Action item: In this exercise, every entry below is to be reproduced word for word.

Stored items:
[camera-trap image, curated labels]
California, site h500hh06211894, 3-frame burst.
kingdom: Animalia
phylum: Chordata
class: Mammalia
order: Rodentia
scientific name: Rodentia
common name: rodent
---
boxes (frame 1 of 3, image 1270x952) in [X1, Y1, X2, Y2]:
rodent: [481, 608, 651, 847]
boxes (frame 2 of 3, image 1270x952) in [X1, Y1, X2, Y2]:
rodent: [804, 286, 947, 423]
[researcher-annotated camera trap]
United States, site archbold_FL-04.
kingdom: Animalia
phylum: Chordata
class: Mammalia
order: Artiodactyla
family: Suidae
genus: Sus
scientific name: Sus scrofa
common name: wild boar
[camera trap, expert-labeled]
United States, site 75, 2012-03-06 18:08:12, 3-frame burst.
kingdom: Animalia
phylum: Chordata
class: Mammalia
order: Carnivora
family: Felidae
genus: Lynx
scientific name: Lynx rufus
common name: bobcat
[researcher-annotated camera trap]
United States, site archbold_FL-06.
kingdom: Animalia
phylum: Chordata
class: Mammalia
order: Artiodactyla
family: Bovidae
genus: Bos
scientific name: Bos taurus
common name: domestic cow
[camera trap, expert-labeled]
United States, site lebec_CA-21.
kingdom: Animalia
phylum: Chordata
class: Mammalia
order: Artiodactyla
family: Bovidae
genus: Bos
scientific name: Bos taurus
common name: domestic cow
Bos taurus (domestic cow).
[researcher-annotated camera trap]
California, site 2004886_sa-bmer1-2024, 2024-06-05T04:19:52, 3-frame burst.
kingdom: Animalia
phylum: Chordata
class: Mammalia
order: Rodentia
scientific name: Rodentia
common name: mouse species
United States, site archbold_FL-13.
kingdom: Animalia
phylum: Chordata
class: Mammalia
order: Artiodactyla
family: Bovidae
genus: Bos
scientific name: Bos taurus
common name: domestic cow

Result for this exercise:
[camera-trap image, curated labels]
California, site h500hh06211894, 3-frame burst.
kingdom: Animalia
phylum: Chordata
class: Mammalia
order: Rodentia
scientific name: Rodentia
common name: rodent
---
boxes (frame 1 of 3, image 1270x952) in [X1, Y1, X2, Y2]:
rodent: [481, 608, 651, 847]
boxes (frame 2 of 3, image 1270x952) in [X1, Y1, X2, Y2]:
rodent: [804, 286, 947, 423]
[researcher-annotated camera trap]
United States, site archbold_FL-04.
kingdom: Animalia
phylum: Chordata
class: Mammalia
order: Artiodactyla
family: Suidae
genus: Sus
scientific name: Sus scrofa
common name: wild boar
[camera trap, expert-labeled]
United States, site 75, 2012-03-06 18:08:12, 3-frame burst.
kingdom: Animalia
phylum: Chordata
class: Mammalia
order: Carnivora
family: Felidae
genus: Lynx
scientific name: Lynx rufus
common name: bobcat
[researcher-annotated camera trap]
United States, site archbold_FL-06.
kingdom: Animalia
phylum: Chordata
class: Mammalia
order: Artiodactyla
family: Bovidae
genus: Bos
scientific name: Bos taurus
common name: domestic cow
[camera trap, expert-labeled]
United States, site lebec_CA-21.
kingdom: Animalia
phylum: Chordata
class: Mammalia
order: Artiodactyla
family: Bovidae
genus: Bos
scientific name: Bos taurus
common name: domestic cow
Bos taurus (domestic cow).
[researcher-annotated camera trap]
California, site 2004886_sa-bmer1-2024, 2024-06-05T04:19:52, 3-frame burst.
kingdom: Animalia
phylum: Chordata
class: Mammalia
order: Rodentia
scientific name: Rodentia
common name: mouse species
United States, site archbold_FL-13.
kingdom: Animalia
phylum: Chordata
class: Mammalia
order: Artiodactyla
family: Bovidae
genus: Bos
scientific name: Bos taurus
common name: domestic cow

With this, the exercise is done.